People are coming out of the woodwork in droves. Droves I tell you! From friends who were otherwise occupied for some time to folks that I had no longer considered friends. I've been weighing my options and responses carefully and answering slowly.
One I am still blocking. Protective measures had to be made. There are only so many times I will tolerate some things. I want to be "nice" and I want to rescue (people, animals, relationships, anything) but I can't and won't anymore.
One I am cautiously reconnecting. We'll see where coffee goes.
One I am simply opening the door. Come in, don't come in. It's up to you. You reached out but I'll believe it when I see it. At least I'm not vulnerable there.
On a different note...
I'm proud of myself!! I did decide to drink some last night but I did not get "wasted" and even though there was a cute guy who seemed perhaps interested and who drove me most of the way home (I was going from Brooklyn to Manhattan after all.
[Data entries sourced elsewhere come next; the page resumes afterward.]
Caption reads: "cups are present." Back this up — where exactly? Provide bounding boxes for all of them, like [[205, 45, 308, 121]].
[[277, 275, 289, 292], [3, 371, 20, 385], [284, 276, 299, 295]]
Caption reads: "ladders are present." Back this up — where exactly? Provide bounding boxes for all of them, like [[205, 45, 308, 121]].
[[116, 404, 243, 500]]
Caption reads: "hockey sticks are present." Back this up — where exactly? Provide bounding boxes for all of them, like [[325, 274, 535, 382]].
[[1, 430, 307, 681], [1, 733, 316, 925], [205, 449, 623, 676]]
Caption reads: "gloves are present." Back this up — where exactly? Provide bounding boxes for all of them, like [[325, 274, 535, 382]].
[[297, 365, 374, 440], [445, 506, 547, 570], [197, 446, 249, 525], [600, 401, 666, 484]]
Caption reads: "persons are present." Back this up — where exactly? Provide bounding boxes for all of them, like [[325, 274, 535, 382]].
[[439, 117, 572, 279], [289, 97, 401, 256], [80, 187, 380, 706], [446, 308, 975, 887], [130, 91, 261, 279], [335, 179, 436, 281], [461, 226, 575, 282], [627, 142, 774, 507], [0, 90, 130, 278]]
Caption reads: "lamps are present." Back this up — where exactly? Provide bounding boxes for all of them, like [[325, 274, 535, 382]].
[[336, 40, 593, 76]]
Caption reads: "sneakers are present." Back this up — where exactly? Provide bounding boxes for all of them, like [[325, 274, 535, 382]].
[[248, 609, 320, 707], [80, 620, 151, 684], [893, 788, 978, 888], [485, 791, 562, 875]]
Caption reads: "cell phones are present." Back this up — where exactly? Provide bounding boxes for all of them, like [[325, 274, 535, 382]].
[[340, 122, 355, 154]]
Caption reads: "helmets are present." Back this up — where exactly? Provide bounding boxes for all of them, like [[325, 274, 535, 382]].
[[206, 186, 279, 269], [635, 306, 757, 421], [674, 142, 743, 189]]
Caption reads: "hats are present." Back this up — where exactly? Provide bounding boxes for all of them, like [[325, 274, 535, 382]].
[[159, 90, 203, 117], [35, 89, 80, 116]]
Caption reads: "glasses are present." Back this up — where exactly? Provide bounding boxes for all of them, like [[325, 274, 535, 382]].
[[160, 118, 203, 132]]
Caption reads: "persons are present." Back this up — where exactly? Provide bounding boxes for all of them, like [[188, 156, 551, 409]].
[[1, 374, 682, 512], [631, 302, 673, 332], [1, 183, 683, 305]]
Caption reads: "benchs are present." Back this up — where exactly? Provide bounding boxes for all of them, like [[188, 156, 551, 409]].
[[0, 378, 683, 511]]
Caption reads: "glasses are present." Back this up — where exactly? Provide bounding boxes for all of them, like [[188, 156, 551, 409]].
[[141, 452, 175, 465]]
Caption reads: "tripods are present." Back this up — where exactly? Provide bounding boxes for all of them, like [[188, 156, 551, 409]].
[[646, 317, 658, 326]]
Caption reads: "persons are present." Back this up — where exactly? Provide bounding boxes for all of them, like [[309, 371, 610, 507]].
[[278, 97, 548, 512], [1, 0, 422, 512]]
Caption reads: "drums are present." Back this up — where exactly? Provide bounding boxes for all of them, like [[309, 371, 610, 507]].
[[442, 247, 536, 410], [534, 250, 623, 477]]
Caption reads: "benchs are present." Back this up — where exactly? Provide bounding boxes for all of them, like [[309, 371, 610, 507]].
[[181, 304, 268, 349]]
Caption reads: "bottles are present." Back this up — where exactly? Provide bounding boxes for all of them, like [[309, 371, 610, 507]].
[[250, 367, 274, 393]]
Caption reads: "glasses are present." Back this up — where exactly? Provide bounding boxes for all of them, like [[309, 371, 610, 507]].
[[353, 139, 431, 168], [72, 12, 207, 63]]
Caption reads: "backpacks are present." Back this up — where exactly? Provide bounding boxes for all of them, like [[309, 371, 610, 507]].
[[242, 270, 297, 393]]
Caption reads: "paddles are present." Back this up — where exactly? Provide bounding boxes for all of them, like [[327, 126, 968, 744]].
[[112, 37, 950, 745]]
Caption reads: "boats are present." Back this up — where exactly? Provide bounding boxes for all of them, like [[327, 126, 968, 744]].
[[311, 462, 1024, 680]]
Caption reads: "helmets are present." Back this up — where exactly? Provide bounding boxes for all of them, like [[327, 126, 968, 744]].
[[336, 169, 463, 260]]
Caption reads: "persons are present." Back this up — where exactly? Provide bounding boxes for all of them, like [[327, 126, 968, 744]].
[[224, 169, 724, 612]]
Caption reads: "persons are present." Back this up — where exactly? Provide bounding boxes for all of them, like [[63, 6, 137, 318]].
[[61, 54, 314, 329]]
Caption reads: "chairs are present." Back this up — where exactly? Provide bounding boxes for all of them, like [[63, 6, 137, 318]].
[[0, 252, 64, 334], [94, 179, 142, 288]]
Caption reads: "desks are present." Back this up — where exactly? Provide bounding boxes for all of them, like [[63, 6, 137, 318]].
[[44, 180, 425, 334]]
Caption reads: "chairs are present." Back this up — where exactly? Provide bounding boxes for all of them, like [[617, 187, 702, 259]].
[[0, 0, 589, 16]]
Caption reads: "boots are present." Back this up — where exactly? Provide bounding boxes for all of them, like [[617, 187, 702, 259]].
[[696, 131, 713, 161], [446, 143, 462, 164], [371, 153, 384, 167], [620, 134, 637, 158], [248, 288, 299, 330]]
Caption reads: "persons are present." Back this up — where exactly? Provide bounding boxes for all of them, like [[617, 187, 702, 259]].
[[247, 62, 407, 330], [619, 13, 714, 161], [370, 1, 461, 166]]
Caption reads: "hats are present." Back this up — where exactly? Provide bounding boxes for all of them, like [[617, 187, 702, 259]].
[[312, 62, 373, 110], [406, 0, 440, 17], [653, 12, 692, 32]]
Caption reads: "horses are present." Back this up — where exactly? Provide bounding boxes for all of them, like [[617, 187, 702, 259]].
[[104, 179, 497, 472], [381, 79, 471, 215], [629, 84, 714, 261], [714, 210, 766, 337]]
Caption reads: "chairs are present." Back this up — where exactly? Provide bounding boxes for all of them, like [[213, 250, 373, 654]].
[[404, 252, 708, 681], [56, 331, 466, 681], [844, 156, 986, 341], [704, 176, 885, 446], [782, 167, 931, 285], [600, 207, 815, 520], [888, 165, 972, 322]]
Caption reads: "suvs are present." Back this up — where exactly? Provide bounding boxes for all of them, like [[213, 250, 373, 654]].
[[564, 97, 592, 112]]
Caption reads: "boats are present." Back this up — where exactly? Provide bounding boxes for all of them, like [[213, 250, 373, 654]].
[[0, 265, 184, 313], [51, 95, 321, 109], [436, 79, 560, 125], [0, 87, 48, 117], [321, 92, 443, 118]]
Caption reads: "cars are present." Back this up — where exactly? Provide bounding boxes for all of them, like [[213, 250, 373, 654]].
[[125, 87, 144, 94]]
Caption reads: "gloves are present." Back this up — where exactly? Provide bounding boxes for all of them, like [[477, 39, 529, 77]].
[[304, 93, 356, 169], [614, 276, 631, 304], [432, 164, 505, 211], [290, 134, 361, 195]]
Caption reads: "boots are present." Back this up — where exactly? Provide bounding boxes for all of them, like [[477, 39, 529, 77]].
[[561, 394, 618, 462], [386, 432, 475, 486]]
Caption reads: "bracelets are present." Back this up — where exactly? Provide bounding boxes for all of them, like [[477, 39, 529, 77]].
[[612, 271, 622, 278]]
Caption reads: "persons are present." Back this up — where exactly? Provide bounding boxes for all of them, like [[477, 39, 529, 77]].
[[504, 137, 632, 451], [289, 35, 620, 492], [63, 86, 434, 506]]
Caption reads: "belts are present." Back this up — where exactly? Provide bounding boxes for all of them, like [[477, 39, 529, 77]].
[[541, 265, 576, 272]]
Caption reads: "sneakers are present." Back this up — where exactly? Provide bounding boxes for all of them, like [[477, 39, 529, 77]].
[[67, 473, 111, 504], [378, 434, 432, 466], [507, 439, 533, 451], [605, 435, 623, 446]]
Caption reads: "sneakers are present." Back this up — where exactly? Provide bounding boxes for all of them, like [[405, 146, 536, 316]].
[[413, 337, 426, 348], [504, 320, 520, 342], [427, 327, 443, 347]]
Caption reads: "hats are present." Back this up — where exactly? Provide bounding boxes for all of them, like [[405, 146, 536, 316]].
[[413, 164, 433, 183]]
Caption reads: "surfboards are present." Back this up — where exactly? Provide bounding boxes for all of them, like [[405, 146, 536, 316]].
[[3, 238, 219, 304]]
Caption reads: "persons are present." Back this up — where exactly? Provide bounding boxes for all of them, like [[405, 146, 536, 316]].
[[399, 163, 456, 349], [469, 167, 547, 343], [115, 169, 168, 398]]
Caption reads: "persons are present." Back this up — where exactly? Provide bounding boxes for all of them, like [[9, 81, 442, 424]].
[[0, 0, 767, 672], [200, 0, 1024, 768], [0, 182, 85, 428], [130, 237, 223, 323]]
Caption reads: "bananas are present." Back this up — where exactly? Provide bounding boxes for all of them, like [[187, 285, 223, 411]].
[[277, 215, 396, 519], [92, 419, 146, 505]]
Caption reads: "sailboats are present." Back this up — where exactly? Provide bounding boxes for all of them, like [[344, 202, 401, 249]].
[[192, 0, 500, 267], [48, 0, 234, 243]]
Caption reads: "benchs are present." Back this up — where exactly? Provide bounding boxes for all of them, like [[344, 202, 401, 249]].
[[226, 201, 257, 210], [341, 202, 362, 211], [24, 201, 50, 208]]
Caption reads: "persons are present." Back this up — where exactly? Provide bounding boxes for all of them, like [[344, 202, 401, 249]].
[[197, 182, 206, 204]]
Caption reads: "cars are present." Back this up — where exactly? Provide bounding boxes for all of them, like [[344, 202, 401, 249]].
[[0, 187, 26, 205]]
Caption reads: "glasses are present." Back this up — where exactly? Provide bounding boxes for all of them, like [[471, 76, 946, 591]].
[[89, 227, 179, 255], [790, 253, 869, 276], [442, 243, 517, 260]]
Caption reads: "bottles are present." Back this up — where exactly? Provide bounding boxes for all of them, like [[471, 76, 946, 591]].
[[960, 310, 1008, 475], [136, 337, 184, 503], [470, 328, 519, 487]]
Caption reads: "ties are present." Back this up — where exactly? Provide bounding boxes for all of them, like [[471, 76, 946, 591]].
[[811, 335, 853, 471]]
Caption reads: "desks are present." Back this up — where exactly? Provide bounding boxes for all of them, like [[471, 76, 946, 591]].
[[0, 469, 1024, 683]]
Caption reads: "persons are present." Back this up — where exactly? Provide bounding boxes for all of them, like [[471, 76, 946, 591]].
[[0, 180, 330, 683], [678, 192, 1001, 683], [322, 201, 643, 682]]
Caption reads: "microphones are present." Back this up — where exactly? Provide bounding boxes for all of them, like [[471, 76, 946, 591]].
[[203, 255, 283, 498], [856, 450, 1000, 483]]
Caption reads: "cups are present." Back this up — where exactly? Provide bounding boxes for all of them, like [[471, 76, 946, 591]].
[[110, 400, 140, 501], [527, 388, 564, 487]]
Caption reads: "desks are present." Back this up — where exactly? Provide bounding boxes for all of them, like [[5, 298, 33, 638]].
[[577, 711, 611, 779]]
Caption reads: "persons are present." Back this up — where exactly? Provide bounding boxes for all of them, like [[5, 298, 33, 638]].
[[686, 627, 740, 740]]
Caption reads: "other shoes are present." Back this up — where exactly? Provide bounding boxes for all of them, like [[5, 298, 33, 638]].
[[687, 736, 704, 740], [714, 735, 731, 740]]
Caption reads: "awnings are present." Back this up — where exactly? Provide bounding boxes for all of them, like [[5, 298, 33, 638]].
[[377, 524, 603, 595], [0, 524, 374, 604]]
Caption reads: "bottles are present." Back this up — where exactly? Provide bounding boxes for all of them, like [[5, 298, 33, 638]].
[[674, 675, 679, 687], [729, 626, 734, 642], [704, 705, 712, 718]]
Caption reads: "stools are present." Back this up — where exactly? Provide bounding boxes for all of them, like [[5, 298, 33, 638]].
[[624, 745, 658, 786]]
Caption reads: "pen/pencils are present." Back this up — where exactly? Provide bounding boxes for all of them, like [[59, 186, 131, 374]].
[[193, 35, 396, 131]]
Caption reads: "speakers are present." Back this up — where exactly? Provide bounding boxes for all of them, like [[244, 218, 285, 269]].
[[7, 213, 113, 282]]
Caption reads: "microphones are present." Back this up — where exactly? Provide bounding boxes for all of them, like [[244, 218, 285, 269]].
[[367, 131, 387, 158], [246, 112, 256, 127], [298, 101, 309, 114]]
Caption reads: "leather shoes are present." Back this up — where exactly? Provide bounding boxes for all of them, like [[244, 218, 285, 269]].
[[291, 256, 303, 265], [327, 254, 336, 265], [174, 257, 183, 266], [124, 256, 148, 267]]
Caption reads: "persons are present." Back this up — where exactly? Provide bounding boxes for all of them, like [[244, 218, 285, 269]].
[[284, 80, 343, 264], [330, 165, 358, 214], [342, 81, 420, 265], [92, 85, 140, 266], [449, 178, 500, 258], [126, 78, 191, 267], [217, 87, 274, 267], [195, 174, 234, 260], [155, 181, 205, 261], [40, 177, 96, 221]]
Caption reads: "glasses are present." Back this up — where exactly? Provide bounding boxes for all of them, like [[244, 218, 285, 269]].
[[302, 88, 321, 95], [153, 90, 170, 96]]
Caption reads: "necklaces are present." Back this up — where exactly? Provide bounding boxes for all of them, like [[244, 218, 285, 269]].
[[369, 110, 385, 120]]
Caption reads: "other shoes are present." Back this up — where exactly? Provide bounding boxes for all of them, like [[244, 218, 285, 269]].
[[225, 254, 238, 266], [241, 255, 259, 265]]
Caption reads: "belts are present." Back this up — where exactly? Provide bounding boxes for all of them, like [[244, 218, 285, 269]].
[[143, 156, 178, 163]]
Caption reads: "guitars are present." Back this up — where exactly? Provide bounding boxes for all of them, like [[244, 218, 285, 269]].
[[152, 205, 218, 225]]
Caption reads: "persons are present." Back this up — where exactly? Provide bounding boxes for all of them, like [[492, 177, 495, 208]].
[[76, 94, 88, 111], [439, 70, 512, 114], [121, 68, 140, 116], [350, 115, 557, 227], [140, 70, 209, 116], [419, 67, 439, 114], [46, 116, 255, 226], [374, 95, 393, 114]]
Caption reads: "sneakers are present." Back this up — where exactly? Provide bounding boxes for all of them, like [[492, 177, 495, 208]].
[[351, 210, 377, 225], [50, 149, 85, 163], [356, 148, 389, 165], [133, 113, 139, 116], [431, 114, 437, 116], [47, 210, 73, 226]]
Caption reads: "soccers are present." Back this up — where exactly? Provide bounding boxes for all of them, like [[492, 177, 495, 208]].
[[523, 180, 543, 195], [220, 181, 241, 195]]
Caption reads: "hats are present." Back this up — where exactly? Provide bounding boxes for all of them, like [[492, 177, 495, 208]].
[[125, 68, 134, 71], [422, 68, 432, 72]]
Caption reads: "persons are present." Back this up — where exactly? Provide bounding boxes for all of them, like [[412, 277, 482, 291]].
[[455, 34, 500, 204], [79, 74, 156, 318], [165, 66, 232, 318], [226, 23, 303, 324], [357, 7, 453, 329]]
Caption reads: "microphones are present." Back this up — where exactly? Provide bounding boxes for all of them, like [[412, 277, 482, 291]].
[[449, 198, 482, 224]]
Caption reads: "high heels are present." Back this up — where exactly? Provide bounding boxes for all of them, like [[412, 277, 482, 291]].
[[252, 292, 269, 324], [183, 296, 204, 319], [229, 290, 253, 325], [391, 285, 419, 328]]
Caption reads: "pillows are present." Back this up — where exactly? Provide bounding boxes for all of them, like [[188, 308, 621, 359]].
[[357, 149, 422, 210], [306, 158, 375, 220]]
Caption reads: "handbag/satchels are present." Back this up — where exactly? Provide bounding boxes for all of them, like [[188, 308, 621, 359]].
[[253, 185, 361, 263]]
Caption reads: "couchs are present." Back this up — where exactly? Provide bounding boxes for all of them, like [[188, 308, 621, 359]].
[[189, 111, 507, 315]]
If he'd driven me any further we'd be in the water, but I wasn't about to ask a perfect stranger to make that trek at 4 in the morning) I didn't kiss him. Not at all! Not a smooch. I gave him a thank-you hug. See? I can be appropriate. Once in a while.
That's the thing. I'm challenging myself to be appropriate, not just for propriety's sake, but for my own ultimate health and happiness. In every arena. Taking anything slow ain't easy for me.